Alors qu'une nouvelle vague de chaleur touche la France, la ministre de la Santé a tenté de rassurer mardi en indiquant que les hôpitaux « ne sont pas saturés », tout en reconnaissant des déprogrammations de soins « ciblées » dans certaines régions. Cette déclaration intervient dans un contexte où l'impact du changement climatique sur la santé publique est de plus en plus documenté, les services d'urgence et de réanimation subissant une pression accrue.
Des capacités hospitalières éprouvées par la canicule
Interrogée sur la situation des établissements de santé, la ministre a affirmé que le système tenait bon, malgré un afflux de patients lié aux fortes chaleurs. Selon ses services, si quelques interventions non urgentes ont dû être reportées de manière « ciblée » dans certains hôpitaux, notamment dans le sud du pays, il n'y a pas de saturation généralisée. Les autorités sanitaires ont activé les plans de gestion de crise, qui prévoient le déploiement de lits supplémentaires et le renfort d'équipes mobiles.

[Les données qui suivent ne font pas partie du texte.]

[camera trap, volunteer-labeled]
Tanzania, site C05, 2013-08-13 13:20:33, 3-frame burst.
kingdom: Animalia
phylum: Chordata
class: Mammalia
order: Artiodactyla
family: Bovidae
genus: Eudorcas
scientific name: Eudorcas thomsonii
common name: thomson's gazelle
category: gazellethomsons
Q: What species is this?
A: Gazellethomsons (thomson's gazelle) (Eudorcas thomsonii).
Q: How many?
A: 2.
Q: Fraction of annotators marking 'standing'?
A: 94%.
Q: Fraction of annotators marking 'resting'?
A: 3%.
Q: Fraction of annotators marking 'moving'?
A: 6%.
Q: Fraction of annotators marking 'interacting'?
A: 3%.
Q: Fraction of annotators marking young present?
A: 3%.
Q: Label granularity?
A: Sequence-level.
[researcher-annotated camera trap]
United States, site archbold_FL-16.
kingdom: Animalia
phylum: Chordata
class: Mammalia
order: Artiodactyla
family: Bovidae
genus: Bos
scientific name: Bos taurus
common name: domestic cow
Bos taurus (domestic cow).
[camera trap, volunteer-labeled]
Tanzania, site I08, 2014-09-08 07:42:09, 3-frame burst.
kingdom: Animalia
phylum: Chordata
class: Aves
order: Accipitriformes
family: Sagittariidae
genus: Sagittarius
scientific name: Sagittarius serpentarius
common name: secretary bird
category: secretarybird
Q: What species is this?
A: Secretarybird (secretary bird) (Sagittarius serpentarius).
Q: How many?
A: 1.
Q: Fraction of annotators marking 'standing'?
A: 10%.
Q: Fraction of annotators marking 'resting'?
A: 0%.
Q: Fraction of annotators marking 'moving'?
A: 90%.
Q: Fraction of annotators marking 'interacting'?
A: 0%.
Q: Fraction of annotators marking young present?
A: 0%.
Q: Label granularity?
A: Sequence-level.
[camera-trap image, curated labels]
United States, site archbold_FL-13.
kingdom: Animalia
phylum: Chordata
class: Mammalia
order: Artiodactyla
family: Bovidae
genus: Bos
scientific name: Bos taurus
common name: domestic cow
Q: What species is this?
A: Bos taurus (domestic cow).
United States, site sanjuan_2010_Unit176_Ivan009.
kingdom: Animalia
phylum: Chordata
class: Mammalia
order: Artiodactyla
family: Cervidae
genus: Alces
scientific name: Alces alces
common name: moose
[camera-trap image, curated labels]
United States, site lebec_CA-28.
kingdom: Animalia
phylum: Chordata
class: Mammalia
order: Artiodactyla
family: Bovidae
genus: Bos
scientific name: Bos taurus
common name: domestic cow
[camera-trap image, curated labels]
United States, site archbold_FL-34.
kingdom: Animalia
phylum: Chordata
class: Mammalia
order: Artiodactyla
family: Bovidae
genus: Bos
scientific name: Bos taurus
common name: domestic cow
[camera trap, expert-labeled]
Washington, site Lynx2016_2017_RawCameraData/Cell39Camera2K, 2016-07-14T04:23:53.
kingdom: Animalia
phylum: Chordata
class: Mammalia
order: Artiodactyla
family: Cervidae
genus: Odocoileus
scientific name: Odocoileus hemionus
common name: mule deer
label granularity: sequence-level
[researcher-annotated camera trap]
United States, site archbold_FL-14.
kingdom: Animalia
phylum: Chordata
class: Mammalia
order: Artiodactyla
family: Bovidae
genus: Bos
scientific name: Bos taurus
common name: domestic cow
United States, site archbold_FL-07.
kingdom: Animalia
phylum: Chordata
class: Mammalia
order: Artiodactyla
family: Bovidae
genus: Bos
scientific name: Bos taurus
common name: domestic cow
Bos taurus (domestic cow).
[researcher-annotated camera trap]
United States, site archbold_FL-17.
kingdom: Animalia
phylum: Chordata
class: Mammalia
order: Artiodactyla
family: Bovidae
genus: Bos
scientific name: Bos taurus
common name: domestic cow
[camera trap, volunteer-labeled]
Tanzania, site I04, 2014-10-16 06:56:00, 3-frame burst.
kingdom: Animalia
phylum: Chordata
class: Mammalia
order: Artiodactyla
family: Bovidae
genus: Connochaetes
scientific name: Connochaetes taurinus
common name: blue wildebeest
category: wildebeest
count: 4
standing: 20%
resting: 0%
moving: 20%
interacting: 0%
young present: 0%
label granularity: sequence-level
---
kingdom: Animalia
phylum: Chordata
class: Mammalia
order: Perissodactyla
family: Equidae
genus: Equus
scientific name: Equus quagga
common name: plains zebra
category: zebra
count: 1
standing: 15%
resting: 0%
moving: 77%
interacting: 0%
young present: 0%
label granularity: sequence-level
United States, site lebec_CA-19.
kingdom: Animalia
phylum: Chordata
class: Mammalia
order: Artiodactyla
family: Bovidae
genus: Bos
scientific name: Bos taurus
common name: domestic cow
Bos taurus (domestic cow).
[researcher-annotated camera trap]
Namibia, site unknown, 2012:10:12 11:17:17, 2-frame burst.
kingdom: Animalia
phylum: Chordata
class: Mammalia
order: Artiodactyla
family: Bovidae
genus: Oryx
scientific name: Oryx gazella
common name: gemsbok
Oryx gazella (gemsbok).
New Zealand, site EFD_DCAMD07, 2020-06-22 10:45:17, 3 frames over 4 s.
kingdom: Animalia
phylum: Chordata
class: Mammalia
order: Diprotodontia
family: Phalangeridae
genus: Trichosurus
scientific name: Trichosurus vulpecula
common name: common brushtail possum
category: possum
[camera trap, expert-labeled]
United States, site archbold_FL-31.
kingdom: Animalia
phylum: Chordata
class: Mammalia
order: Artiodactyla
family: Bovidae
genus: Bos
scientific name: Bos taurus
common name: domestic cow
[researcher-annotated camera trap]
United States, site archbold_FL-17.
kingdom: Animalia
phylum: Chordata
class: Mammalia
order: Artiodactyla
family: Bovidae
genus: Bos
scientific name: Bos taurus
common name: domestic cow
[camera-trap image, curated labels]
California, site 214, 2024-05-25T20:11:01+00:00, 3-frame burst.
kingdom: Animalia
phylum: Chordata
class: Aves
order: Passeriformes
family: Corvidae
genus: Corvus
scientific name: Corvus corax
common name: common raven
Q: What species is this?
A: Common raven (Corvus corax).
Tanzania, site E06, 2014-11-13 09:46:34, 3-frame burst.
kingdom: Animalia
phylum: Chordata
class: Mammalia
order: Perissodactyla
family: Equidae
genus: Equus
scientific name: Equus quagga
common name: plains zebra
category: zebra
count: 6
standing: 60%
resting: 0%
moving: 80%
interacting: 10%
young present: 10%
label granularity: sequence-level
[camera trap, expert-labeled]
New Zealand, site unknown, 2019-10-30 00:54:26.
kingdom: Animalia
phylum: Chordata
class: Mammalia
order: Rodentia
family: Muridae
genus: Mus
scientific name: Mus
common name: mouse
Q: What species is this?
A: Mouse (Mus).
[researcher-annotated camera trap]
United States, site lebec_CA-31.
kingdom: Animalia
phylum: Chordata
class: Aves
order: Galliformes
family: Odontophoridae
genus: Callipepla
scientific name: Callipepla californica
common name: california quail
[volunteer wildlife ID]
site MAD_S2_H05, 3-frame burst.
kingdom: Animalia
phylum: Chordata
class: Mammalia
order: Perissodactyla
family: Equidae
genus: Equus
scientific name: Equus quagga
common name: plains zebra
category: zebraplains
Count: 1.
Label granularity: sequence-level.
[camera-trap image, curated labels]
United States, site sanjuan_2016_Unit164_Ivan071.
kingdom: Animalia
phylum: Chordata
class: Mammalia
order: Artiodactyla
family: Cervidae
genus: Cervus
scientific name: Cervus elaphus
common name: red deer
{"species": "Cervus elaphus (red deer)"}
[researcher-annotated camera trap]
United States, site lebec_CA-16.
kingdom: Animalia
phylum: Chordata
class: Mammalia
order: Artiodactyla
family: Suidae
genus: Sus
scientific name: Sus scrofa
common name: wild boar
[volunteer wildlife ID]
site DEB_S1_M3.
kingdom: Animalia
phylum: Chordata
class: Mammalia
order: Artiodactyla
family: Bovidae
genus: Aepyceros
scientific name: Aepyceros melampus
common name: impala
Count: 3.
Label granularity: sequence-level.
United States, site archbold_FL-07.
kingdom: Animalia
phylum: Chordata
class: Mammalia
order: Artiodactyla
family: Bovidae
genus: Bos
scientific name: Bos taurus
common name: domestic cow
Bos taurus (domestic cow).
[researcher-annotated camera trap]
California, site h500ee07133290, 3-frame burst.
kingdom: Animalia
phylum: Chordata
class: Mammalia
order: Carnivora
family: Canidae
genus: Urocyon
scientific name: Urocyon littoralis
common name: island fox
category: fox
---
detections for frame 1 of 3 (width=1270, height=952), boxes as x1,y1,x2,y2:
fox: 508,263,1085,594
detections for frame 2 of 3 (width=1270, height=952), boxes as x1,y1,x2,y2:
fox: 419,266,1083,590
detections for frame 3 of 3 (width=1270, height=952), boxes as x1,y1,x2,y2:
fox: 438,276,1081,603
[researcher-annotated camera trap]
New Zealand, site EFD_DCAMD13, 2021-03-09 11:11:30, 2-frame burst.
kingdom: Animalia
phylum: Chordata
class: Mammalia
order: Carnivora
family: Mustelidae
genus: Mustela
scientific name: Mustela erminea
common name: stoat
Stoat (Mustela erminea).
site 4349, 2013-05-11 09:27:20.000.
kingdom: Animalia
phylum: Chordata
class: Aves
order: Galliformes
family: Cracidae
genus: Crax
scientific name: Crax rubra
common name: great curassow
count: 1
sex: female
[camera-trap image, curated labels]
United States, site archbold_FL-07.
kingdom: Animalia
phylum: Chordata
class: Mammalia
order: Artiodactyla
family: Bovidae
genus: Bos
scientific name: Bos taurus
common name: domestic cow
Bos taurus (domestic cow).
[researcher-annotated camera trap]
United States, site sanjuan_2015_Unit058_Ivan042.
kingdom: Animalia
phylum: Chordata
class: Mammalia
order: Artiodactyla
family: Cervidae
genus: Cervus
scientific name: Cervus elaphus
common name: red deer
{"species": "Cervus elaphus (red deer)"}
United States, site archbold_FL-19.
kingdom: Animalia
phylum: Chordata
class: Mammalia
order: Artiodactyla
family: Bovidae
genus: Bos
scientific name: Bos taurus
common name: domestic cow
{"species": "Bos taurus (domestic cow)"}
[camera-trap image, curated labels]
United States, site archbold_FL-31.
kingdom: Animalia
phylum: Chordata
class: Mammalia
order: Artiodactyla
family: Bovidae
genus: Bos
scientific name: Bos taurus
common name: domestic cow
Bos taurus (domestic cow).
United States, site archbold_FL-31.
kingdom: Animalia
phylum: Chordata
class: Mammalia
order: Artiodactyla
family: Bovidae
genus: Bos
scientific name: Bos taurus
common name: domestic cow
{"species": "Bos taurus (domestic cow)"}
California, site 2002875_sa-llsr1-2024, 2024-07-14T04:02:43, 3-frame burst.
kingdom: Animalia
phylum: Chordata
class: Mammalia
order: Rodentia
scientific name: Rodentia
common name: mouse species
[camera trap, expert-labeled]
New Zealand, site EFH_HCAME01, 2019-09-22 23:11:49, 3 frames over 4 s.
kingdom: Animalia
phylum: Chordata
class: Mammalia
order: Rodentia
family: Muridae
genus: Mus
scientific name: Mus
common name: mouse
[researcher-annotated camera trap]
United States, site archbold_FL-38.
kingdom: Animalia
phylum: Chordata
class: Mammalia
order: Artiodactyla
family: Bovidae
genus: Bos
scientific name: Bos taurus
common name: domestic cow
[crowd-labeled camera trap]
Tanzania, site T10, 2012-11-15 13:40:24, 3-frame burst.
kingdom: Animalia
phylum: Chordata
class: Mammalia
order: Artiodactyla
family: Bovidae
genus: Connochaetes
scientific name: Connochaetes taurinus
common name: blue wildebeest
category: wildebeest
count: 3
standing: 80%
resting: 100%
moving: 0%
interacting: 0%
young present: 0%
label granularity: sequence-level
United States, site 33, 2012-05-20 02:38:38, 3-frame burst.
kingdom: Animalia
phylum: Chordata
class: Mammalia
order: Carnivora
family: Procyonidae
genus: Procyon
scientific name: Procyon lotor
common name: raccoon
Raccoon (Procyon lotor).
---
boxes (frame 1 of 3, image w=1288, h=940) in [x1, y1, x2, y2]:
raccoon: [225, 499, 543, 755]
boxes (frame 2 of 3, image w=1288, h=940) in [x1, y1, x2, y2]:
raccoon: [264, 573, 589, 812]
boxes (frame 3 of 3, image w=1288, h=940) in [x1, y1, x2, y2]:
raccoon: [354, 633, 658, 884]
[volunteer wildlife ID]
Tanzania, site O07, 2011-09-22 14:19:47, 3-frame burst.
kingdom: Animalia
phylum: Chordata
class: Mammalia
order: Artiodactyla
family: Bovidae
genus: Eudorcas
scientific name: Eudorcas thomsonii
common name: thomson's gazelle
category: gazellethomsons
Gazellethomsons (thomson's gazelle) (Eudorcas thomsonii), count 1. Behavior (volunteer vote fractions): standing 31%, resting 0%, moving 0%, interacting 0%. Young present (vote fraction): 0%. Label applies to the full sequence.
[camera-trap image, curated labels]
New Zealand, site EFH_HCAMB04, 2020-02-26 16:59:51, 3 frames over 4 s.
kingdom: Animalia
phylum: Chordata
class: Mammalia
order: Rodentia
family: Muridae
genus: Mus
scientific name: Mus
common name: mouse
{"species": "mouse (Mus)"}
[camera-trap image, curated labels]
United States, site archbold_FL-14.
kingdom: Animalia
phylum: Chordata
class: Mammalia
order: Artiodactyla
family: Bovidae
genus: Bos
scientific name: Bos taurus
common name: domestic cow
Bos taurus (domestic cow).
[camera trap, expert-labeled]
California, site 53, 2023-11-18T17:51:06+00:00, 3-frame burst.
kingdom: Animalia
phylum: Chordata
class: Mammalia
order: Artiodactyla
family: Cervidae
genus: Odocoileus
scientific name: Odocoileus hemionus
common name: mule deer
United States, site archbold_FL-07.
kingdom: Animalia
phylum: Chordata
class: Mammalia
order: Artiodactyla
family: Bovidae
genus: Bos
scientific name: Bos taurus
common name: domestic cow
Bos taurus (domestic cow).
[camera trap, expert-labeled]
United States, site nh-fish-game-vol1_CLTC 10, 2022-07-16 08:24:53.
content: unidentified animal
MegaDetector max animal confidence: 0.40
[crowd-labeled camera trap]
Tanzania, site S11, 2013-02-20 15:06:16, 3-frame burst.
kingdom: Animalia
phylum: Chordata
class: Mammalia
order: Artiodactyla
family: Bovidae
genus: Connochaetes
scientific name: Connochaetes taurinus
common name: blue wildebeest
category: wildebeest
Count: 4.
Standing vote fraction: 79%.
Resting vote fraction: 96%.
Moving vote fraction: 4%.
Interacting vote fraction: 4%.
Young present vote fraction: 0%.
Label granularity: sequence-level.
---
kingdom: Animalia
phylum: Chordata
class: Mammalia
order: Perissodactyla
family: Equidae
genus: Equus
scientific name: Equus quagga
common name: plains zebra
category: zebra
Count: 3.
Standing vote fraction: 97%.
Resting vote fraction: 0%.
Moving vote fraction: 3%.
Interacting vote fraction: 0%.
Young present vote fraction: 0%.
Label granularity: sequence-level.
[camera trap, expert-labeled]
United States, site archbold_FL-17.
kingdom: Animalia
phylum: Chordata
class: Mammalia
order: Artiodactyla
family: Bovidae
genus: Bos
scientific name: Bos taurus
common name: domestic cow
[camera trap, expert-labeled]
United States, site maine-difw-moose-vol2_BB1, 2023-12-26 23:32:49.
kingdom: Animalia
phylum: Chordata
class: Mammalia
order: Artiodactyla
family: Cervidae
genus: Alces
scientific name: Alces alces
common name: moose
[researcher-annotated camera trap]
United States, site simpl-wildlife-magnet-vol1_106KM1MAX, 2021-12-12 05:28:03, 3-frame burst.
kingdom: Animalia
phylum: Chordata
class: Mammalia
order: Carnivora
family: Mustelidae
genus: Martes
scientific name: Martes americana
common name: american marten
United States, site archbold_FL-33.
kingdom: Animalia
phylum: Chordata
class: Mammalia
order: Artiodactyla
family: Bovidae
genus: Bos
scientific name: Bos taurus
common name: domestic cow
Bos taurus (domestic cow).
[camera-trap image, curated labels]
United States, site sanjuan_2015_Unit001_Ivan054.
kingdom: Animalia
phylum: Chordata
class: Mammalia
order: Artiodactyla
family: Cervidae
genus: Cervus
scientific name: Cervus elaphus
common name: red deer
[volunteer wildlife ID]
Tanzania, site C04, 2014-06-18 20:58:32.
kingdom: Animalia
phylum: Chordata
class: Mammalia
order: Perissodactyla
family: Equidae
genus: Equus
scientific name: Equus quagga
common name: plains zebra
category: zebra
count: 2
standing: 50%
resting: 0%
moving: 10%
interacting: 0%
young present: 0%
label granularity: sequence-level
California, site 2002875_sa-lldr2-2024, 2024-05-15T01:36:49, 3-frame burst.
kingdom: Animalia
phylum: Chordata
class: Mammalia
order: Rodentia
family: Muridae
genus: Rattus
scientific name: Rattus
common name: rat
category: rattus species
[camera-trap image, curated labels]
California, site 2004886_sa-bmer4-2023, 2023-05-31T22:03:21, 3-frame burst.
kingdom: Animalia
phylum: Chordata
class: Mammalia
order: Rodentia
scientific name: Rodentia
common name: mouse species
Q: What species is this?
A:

Cependant, cette communication officielle contraste avec les alertes émises depuis plusieurs jours par des professionnels de santé et des experts. Dans un rapport publié lundi, une vingtaine de médecins et de chercheurs alertaient sur le fait que « le changement climatique est déjà une urgence sanitaire » et que « nos hôpitaux ne sont pas prêts ». Ils pointent le manque de moyens structurels pour faire face à l'augmentation des pathologies liées à la chaleur (coups de chaleur, déshydratation, aggravation de maladies chroniques) et aux pics de pollution qui les accompagnent souvent.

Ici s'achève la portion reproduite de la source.